Pierre Faure (60) 1942 – 2001
C’est une émouvante mission qui m’est confiée d’esquisser le profil de Pierre Faurre, l’homme de sciences et l’homme d’action. Un homme qui, après avoir été un étudiant éblouissant, fut un chercheur étincelant. Un homme de lumières.
Il fut élu à l’Académie des sciences à quarante-trois ans ; il en resta pendant longtemps le plus jeune membre. Il présidait, au sein de cette Académie, l’intersection des applications des sciences et nous faisait ainsi bénéficier de sa triple compétence scientifique, technique et industrielle.
Après sa scolarité à l’École polytechnique (entré et sorti premier, 1960–1962), il prépara un Ph. D. à l’université de Stanford puis un doctorat ès sciences à Paris. Son patron de recherche en Californie, le célèbre Rudi Kalman, disait qu’il n’avait jamais connu de meilleur disciple.
Les apports scientifiques de Pierre Faurre peuvent être rassemblés sous deux rubriques.
Ses travaux d’analyse théorique concernent le filtrage numérique optimal. Il s’agit, pour l’essentiel, de faire une mesure mathématique sur la mesure physique. Pierre Faurre s’attache à représenter un système complexe, considéré comme une » boîte noire « , par des états mathématiques de dimensions minimales.
L’autre volet de son œuvre est plus délibérément tourné vers les applications, tout spécialement vers la navigation inertielle optimale : comment naviguer au plus près d’une trajectoire définie comme optimale ?
On peut dire, sans aucunement verser dans l’emphase, que Pierre Faurre a présidé à la naissance d’une école nouvelle d’automatique rapide.
Pour lui, recherche et enseignement étaient intimement liés. Professeur à l’École polytechnique, il en présida remarquablement le Conseil d’Administration. Il s’attacha tout spécialement à adapter la formation des polytechniciens à la modernité du monde industriel et social. L’omniprésence de la technologie dans la vie quotidienne contemporaine fait que le métier d’ingénieur implique des responsabilités nouvelles. La pratique de la technologie n’est pertinente que lorsqu’elle est en harmonie avec le contexte social.

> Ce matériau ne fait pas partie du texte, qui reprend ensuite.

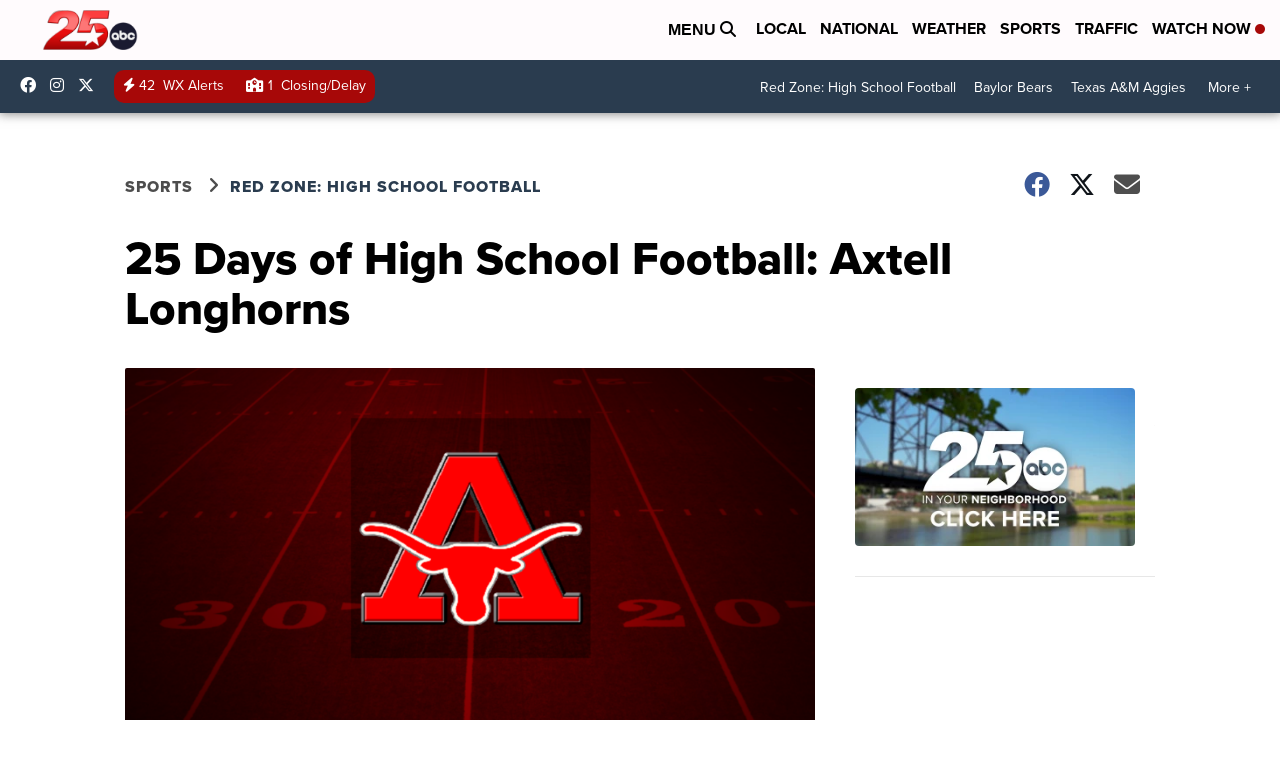

--- FILE ---
content_type: application/javascript; charset=utf-8
request_url: https://fundingchoicesmessages.google.com/f/AGSKWxU3AAnnOHAhxFMyhO5_Q8Ca-n0k7eHIjiPxlUCmv403n6UorrEJ1QwjUU2PfACbeEWRHyFs4vNKyjCPuC3fvdnbmzdgqEQsob1zwhEHn4H45iQA2QABXAK0_b-Drq9e_l-9mbgknVW1e1txA_tu-9PCOSP_xu5ITDIpLB8rrcvWNm0WeI9N1V1NkJcE/_/ext/adform-/loadad.aspx?/yahoo-ad-/responsive_ads..php/ad/
body_size: -1288
content:
window['5f583396-618d-4a9a-9d81-34b245a53c8a'] = true;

Pierre Faurre avait aussi le souci du rayonnement de l’École polytechnique en dehors de nos frontières. L’École, lieu d’excellence reconnu par nos compatriotes, doit être aussi un des pôles mondiaux de référence pour la formation scientifique et technologique.
Pierre Faurre a toujours agi sans aucun dogmatisme mais avec précision, sans brusquerie mais dans la concision. C’est lui faire honneur que d’être bref en évoquant sa mémoire. Une évocation que je me risque à énoncer en trois points : Pierre Faurre avait une vision claire du monde dont il savait excellemment percevoir les » signaux » utiles ; il avait un jugement rapide et sûr qu’il savait allier à une fidélité exemplaire ; il était animé par un goût irrépressible de l’innovation bénéfique, harmonieusement allié à une réflexion spirituelle profonde.
Imaginatif, précis, élégant, généreux, tel fut l’homme que nous perdons.
Le nom de Pierre Faurre est inscrit au palmarès de la science. Il est aussi gravé dans nos cœurs.